The command I'm using to create a StatefulSet is
helm -n elk install s2s-logging elastic/elasticsearch --version 7.6.0 -f values-7.6.0.yaml

The Pods are working fine until they restart. Once we restart those Pods then they will never come to online.

Error I'm getting - ERROR: [1] bootstrap checks failed [1]: Transport SSL must be enabled if security is enabled on a [basic] license. Please set [xpack.security.transport.ssl.enabled] to [true] or disable security by setting [xpack.security.enabled] to [false] ERROR: Elasticsearch did not exit normally - check the logs at /usr/share/elasticsearch/logs/s2s-logging-cluster.log

Please help me.

I have made only changes in the sections "esConfig" and "extraEnvs" on the file values.yaml.

Hi @ratnakar,
When running a cluster with security enabled, Elasticsearch required that transport TLS should also be enabled.

In this case it seems that the bug is when Elasticsearch is starting the first time, not when it doesn't start the second time. https://github.com/elastic/elasticsearch/issues/48912 is tracking this issue on Elasticsearch side.

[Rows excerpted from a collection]
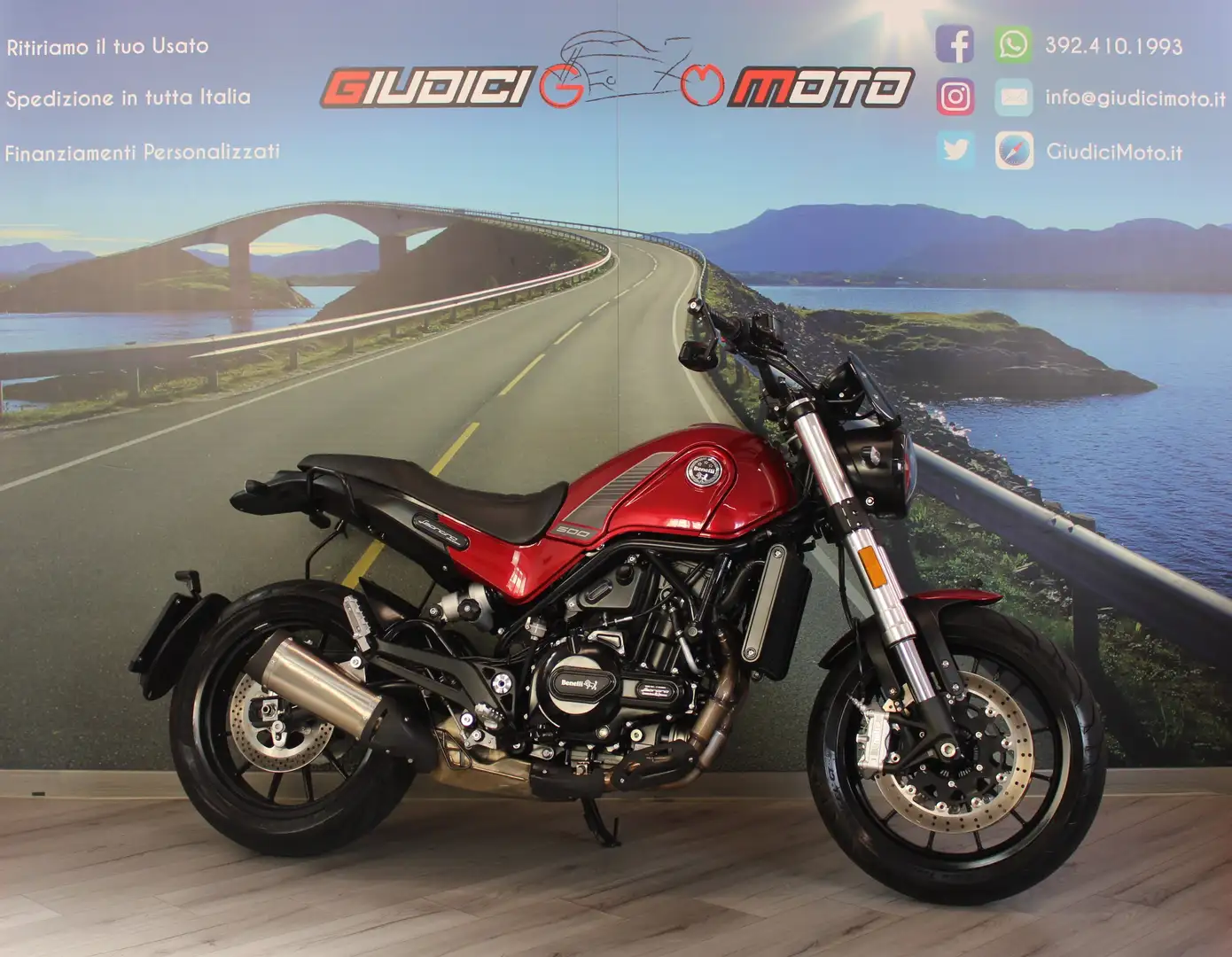 Benelli Leoncino 500 - 2022 - km 6669 Rot - 1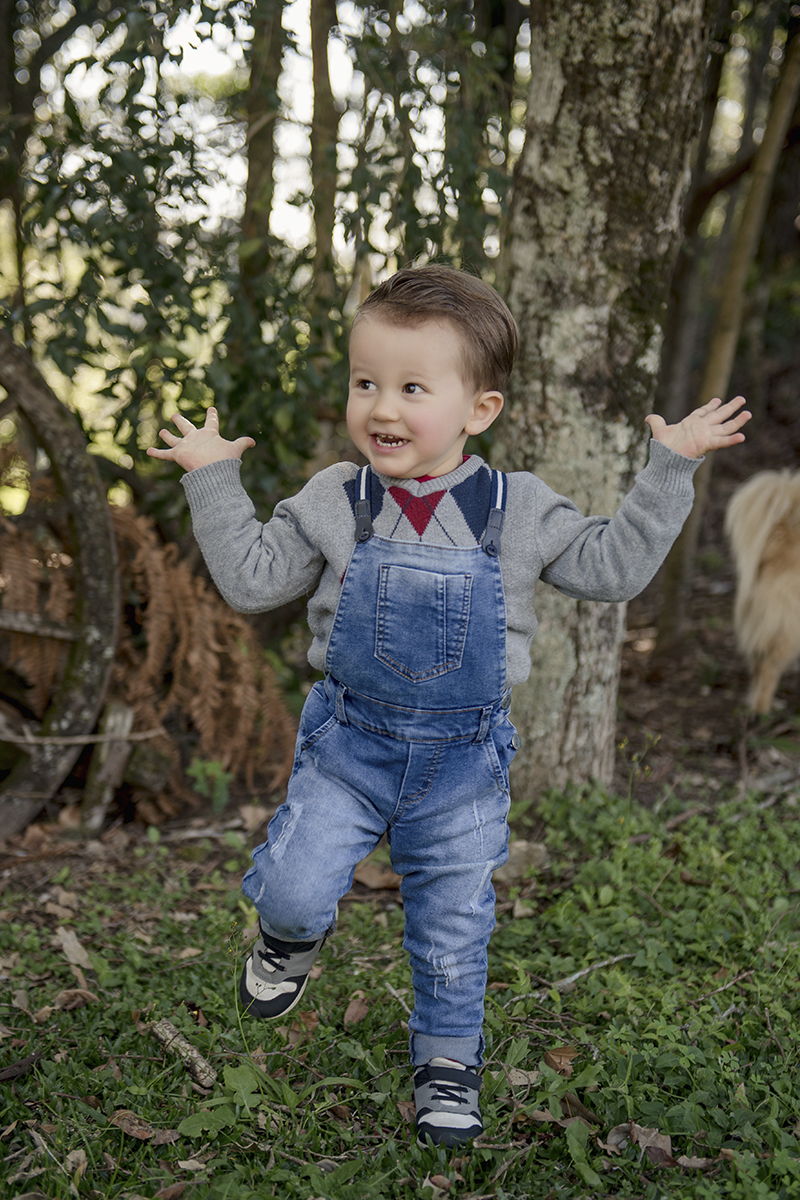 Foto de bebe em caxias do sul fotografa morgana perini menino com macacao de jeans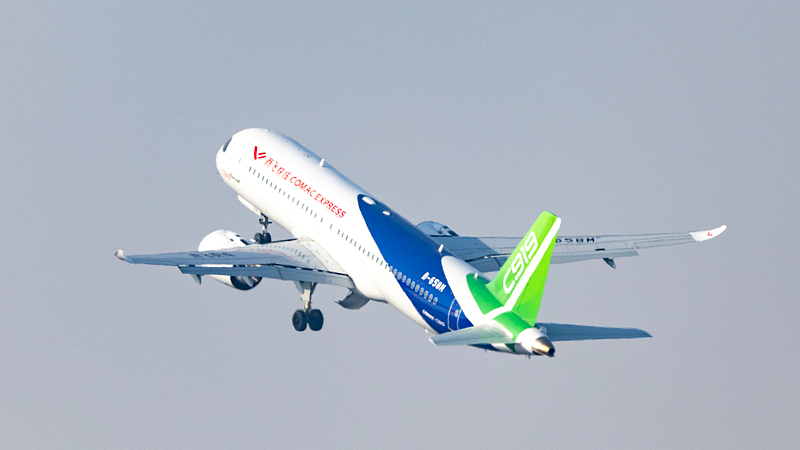 दुबई एयरशो 2025: चीनी मुख्यभूमि का C919 मध्य पूर्व में पहली बार उड़ा video poster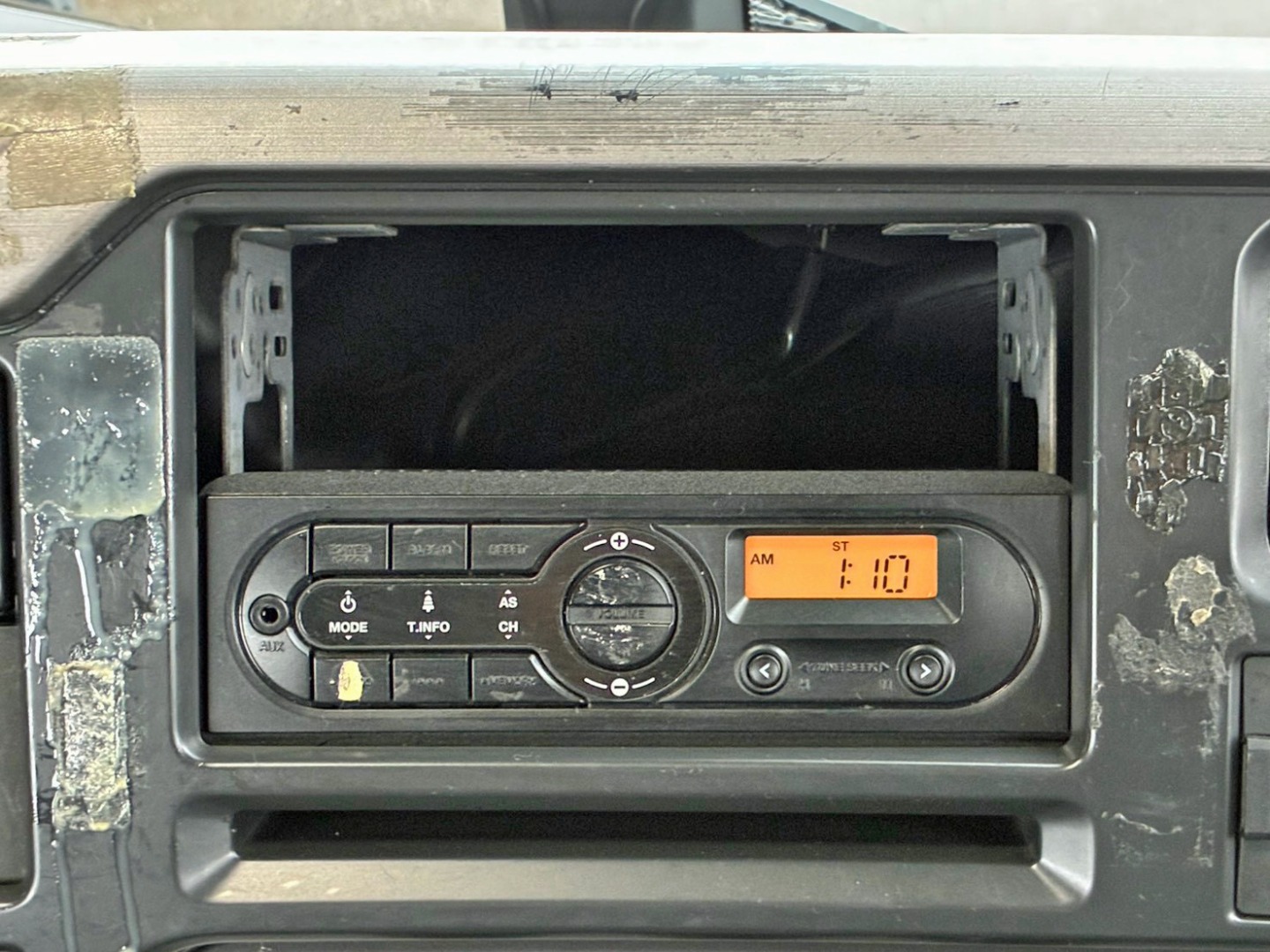 コンソールボックスが欠品しています。|UDトラックス クオン 2PG-GK5AABの写真23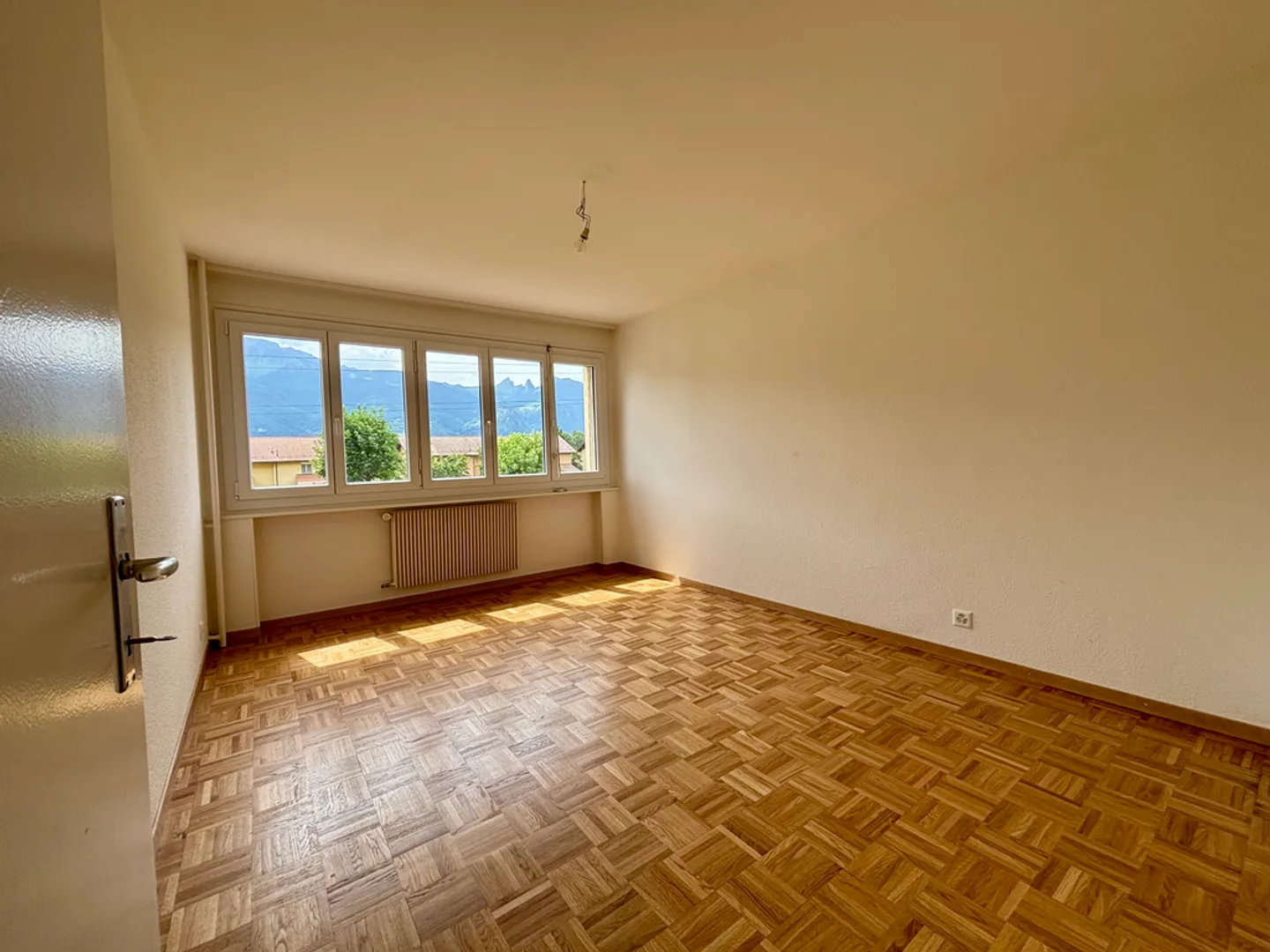 Charmant appartement 2 pièces - Photo 4 sur 9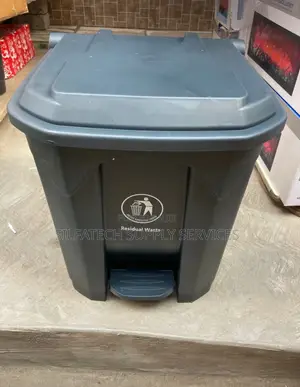 Trash Container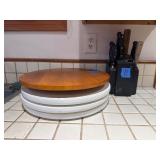 Assorted Lazy Susan and knives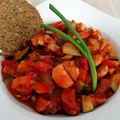 Leczo z kiełbasą, cukinią, papryką i pieczarkami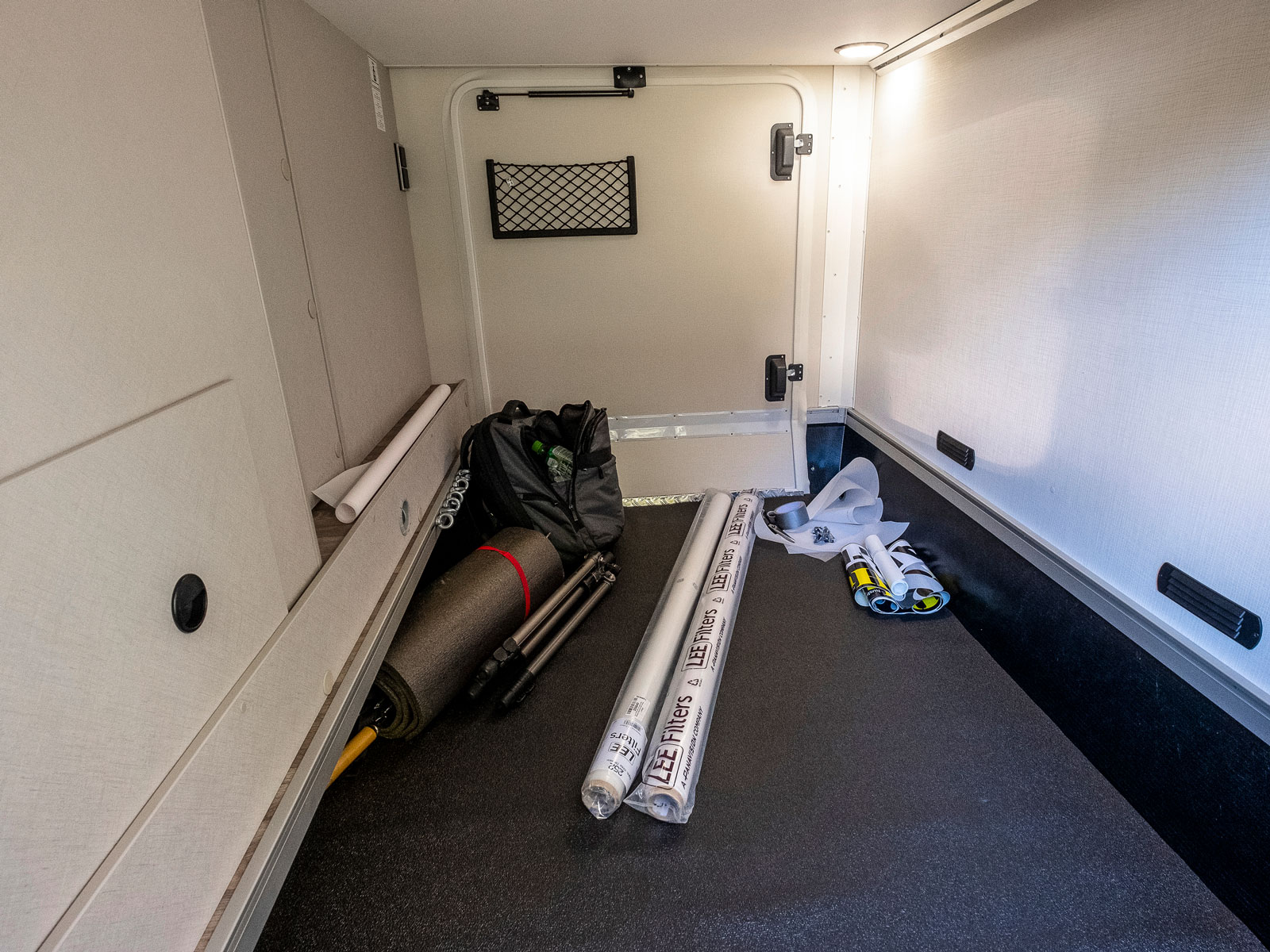 Gott om plats i det uppvärmda och belysta garaget. Det finns även lastöglor för att surra fast exempelvis en eller ett par cyklar.
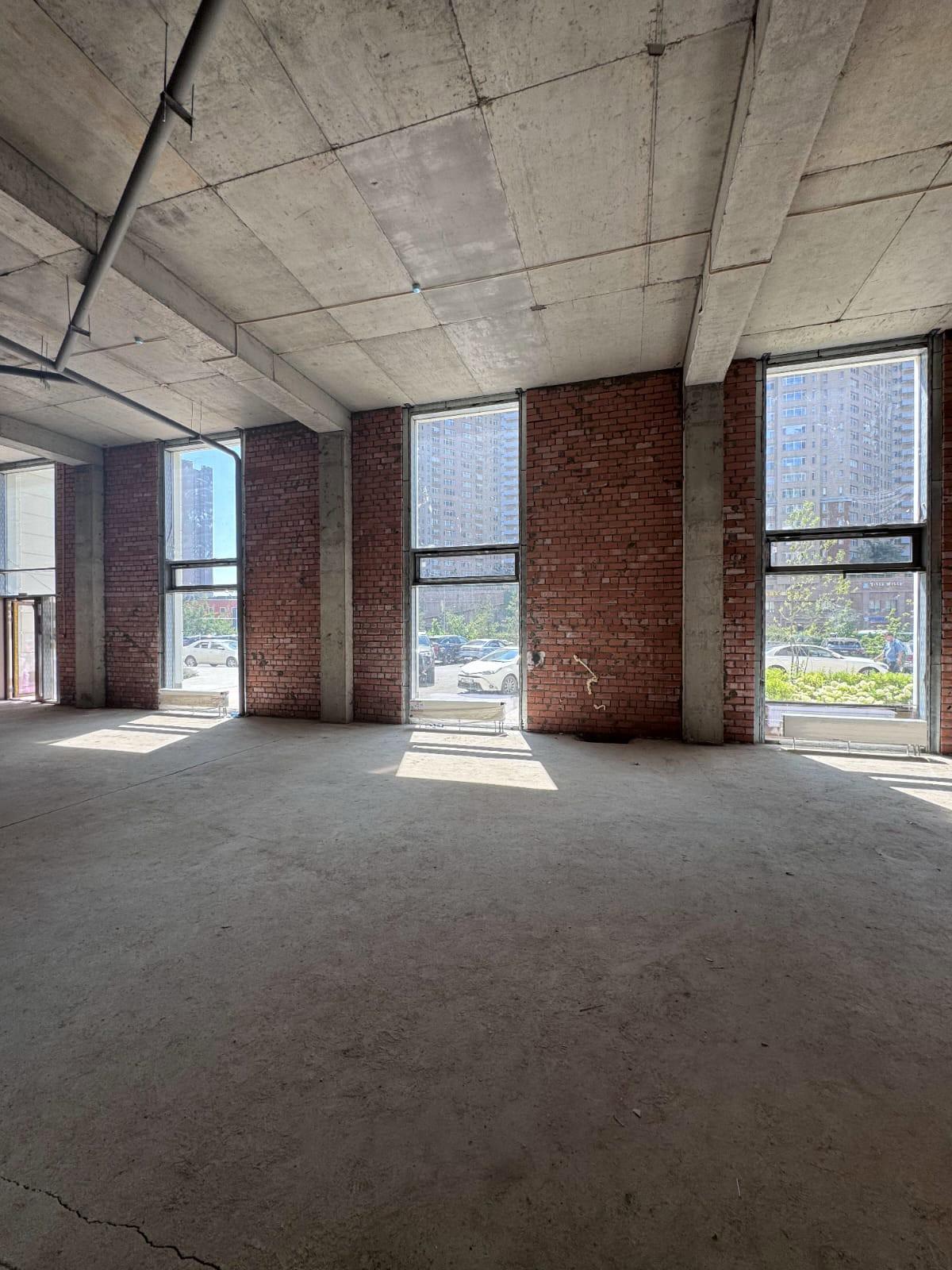 Коммерческое помещение 440.0 м², Астана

# DIRECTIVE
In the forum thread, what does the error message say must be enabled when security is enabled on a basic license? These rows come from a separate source, not from the forum thread.

# RESPONSE AREA
Transport SSL must be enabled.